I radicali sono stati accusati di miopia politica per esser rimasti irriducibilmente coerenti con quanto avevano promesso fin dal primo giorno, e che cioè sarebbero stati “gli ultimi giapponesi del governo Prodi”. Si sono raggiunte, nella polemica nei confronti di questa posizione politica, livelli di sconcertante volgarità, anche da parte di osservatori un tempo attenti e capaci di valutazioni interessanti. È utile attingere ancora dalla ricerca di Italian Election Studies, che ha posto al campione di interpellati la domanda se davvero il governo Prodi era così impopolare. La risposta è insieme interessante e sorprendente: si ricava che sì, il governo Prodi era “antipatico”, ma nella stessa misura in cui veniva percepito il precedente governo, guidato da Silvio Berlusconi; non solo: la stessa impopolarità e “antipatia” che gravava sui governi uscenti dal 1996 in poi: «Il cambio di leadership e la rinuncia strategica a rivendicare continuità con l’azione del governo uscente ha significato per il PD giocare esclusivamente sulle aspettative future le proprie ch’ange di vittoria». Il risultato è stato che l’elettorato «non ha percepito significative differenze nell’offerta del PD… e la delusione per la discontinuità propugnata dal PD si è sommata a una valutazione tutto sommato contenuta della capacità di governo della nuova formazione politica, che ha trovato in quote significative di elettori uno sbocco nell’astensione o in un voto per il Popolo delle libertà». Quasi il 14 per cento dei non votanti nel 2008 ha dichiarato di collocarsi comunque nel campo della sinistra; a questo va aggiunto un 7,1 per cento che si colloca nel centro-sinistra. Nel campo della destra si colloca un 6,6 per cento, nel centro-destra un 7,3 per cento.

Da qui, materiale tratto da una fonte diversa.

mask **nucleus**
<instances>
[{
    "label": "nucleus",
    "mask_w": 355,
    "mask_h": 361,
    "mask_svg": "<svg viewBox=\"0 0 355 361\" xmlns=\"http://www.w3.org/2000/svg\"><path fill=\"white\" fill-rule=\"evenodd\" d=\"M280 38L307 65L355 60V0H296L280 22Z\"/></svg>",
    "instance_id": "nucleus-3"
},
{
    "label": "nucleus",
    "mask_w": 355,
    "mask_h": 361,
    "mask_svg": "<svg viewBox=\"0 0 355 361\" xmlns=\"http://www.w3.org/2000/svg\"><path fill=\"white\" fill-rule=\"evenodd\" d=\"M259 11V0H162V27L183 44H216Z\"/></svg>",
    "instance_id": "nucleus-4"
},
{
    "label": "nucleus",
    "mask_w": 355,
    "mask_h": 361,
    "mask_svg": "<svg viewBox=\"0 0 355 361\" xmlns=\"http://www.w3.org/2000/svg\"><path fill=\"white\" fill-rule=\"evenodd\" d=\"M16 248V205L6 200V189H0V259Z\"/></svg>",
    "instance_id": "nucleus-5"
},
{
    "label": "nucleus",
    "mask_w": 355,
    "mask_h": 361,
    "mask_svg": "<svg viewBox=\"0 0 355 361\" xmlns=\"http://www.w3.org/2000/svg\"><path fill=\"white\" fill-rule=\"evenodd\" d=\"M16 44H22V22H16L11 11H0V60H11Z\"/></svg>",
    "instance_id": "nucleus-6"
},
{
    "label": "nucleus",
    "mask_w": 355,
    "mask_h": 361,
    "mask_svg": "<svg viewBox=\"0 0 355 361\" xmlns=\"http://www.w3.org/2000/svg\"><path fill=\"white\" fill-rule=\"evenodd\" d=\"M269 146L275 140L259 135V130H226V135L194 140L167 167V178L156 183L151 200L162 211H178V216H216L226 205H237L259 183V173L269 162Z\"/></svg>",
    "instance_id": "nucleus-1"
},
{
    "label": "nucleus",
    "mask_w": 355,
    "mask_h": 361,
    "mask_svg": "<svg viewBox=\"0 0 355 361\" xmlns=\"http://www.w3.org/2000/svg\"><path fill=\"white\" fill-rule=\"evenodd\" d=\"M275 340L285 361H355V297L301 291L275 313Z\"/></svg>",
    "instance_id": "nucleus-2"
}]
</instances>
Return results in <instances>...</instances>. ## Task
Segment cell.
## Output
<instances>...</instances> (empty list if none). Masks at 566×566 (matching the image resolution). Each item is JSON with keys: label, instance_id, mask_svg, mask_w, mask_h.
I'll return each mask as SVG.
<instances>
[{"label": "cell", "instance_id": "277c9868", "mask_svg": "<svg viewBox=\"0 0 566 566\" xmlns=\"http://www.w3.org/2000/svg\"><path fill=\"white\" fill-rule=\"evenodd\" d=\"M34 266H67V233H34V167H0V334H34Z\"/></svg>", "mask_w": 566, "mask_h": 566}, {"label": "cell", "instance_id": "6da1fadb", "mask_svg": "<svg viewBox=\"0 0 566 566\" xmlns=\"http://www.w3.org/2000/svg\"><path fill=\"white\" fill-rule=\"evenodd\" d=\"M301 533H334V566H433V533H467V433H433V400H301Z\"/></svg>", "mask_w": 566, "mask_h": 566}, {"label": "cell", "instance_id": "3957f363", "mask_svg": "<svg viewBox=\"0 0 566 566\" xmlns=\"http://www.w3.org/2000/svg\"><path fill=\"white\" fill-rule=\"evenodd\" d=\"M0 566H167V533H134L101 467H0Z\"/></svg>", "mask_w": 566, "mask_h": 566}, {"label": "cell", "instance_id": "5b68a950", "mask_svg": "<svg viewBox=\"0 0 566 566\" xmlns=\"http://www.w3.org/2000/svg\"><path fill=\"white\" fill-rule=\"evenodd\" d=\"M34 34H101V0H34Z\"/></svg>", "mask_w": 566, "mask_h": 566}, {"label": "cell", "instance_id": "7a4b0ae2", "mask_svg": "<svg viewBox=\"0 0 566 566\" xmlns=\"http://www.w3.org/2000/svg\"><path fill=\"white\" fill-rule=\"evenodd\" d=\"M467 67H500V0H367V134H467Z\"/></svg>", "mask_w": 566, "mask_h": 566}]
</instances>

Conclusione: «Il PD non sembra essere riuscito a distaccarsi dall’eredità del passato. La sostanziale stabilità dei voti percentuali ed assoluti con le passate elezioni ha confermato le debolezze del partito nelle zone d’Italia dove il centro-sinistra non era mai riuscito a penetrare, mentre i maggiori successi sono stati riportati in quei comuni dove già trent’anni il PCI era egemone».
Anche questo “catalogo” di informazioni che emergono dall’Itanes potrebbe (dovrebbe) far parte delle domande, delle questioni che (finalmente) si dovrebbe porre il PD; assieme alle domande e alle questioni che poneva la candidatura (negata) alle primarie di Marco Pannella e ora quella alla guida dei giovani del PD di Giulia Innocenzi; ed è ancora una questione aperta il NO ai radicali e il SÌ all’Italia dei Valori di Antonio Di Pietro in occasione delle ultime elezioni.
Ne vogliamo cominciare a discutere, caro Orlando, su Europa? E chissà che poi anche sull’Unità di Concita De Gregorio se ne cominci a parlare, come chiede Manconi.